Do ponto de vista do negócio, cada vez mais garantido, os colégios recebem o que o Estado lhes paga e ainda a possibilidade aumentada, via cheque, de “venderem o seu produto de ensino”.

A privatização do estado social e neste caso a educação é mais uma renda oferecida, e ainda mais perigosa de estabelecer e concessionar.

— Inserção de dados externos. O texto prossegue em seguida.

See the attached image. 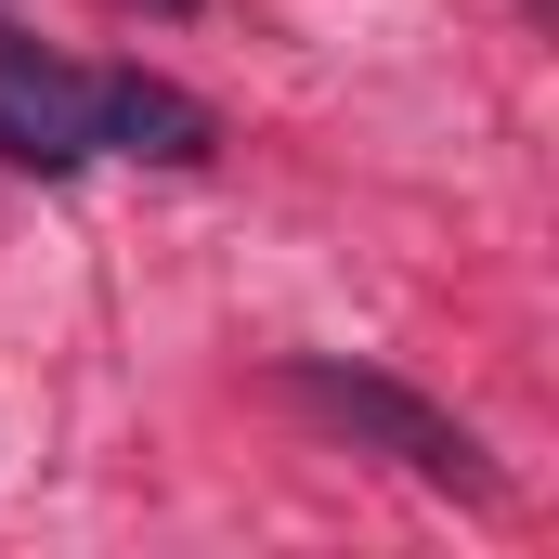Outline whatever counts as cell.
I'll use <instances>...</instances> for the list:
<instances>
[{
	"label": "cell",
	"mask_w": 559,
	"mask_h": 559,
	"mask_svg": "<svg viewBox=\"0 0 559 559\" xmlns=\"http://www.w3.org/2000/svg\"><path fill=\"white\" fill-rule=\"evenodd\" d=\"M286 404H312L325 429H352L365 455L417 468V481H442V495H495V455L442 417V404H417L404 378H365V365H286Z\"/></svg>",
	"instance_id": "cell-1"
},
{
	"label": "cell",
	"mask_w": 559,
	"mask_h": 559,
	"mask_svg": "<svg viewBox=\"0 0 559 559\" xmlns=\"http://www.w3.org/2000/svg\"><path fill=\"white\" fill-rule=\"evenodd\" d=\"M0 156L13 169H92L105 118H92V66H66L52 39L0 26Z\"/></svg>",
	"instance_id": "cell-2"
},
{
	"label": "cell",
	"mask_w": 559,
	"mask_h": 559,
	"mask_svg": "<svg viewBox=\"0 0 559 559\" xmlns=\"http://www.w3.org/2000/svg\"><path fill=\"white\" fill-rule=\"evenodd\" d=\"M92 118H105V156H156V169H195L222 143V118L182 79H143V66H92Z\"/></svg>",
	"instance_id": "cell-3"
},
{
	"label": "cell",
	"mask_w": 559,
	"mask_h": 559,
	"mask_svg": "<svg viewBox=\"0 0 559 559\" xmlns=\"http://www.w3.org/2000/svg\"><path fill=\"white\" fill-rule=\"evenodd\" d=\"M143 13H195V0H143Z\"/></svg>",
	"instance_id": "cell-4"
}]
</instances>
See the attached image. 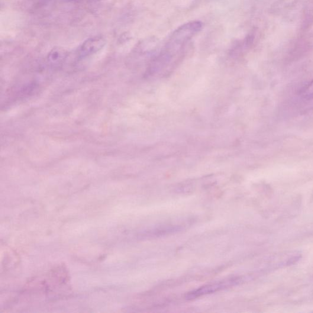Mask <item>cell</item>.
<instances>
[{
    "label": "cell",
    "instance_id": "6da1fadb",
    "mask_svg": "<svg viewBox=\"0 0 313 313\" xmlns=\"http://www.w3.org/2000/svg\"><path fill=\"white\" fill-rule=\"evenodd\" d=\"M238 282H240V279H232L222 281V282L214 284H211V285H206L201 287V288L193 290V291L187 293L186 298L188 300L194 299L199 298V297L209 294V293H214L218 291V290L237 285Z\"/></svg>",
    "mask_w": 313,
    "mask_h": 313
},
{
    "label": "cell",
    "instance_id": "7a4b0ae2",
    "mask_svg": "<svg viewBox=\"0 0 313 313\" xmlns=\"http://www.w3.org/2000/svg\"><path fill=\"white\" fill-rule=\"evenodd\" d=\"M106 44V39L103 35H95L84 41L79 48L77 53L82 58L92 56L101 50Z\"/></svg>",
    "mask_w": 313,
    "mask_h": 313
},
{
    "label": "cell",
    "instance_id": "3957f363",
    "mask_svg": "<svg viewBox=\"0 0 313 313\" xmlns=\"http://www.w3.org/2000/svg\"><path fill=\"white\" fill-rule=\"evenodd\" d=\"M67 57L65 50L60 48H54L48 56V61L50 64H58L62 62Z\"/></svg>",
    "mask_w": 313,
    "mask_h": 313
}]
</instances>
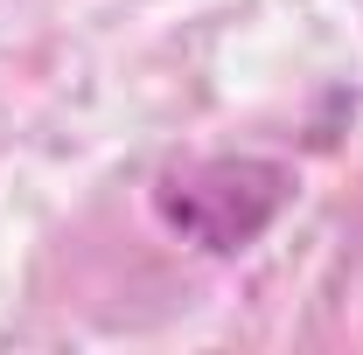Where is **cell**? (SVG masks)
I'll use <instances>...</instances> for the list:
<instances>
[{
  "mask_svg": "<svg viewBox=\"0 0 363 355\" xmlns=\"http://www.w3.org/2000/svg\"><path fill=\"white\" fill-rule=\"evenodd\" d=\"M294 195V175L279 161H189L182 175H161L154 202L182 237H196L203 251H245Z\"/></svg>",
  "mask_w": 363,
  "mask_h": 355,
  "instance_id": "obj_1",
  "label": "cell"
}]
</instances>
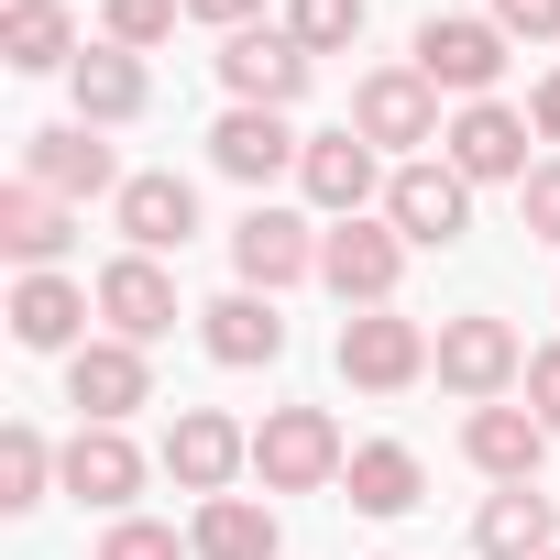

Toda a transformação social associada faz prever o pior, mais pobreza para a maioria das pessoas é o que se oferece, e isso é aqui dito com muita clareza.

Anónimo disse...

Muito bom texto!

A.Silva

R.B. NorTør disse...

Olá Daniel,

Não tive hipótese de responder ontem, faço-o agora.

Não aleguei que estavas a falar de privatizar a escola pública, simplesmente o que propões daria a esta escola um grau de autonomia semelhante ao das escolas privadas e isso seria mortal para quem quer destruir a escola pública.

Salto agora para o segundo ponto e já voltamos ao primeiro. A questão de se retirar um ministro, ou quem quer que seja, prende-se com retirar a causa da doença. No caso da Educação o ministro é uma causa, não uma consequência e muito menos uma vítima. Se o ministro fosse vítima (por exemplo do Mário Nogueira...) talvez merecesse o benefício da dúvida.

Acontece que não é! (Entra o primeiro ponto.) O Ministro em causa é um dos pontas-de-lança da destruição da Escola Pública. Ele não acredita nela. Ele tem uma crença firme que escola pública é para ensinar a assinar o nome e quatro operações matemáticas aos filhos dos remediados.

Como pode alguém com estas convicções ajudar a resolver, se ele está lá para não resolver?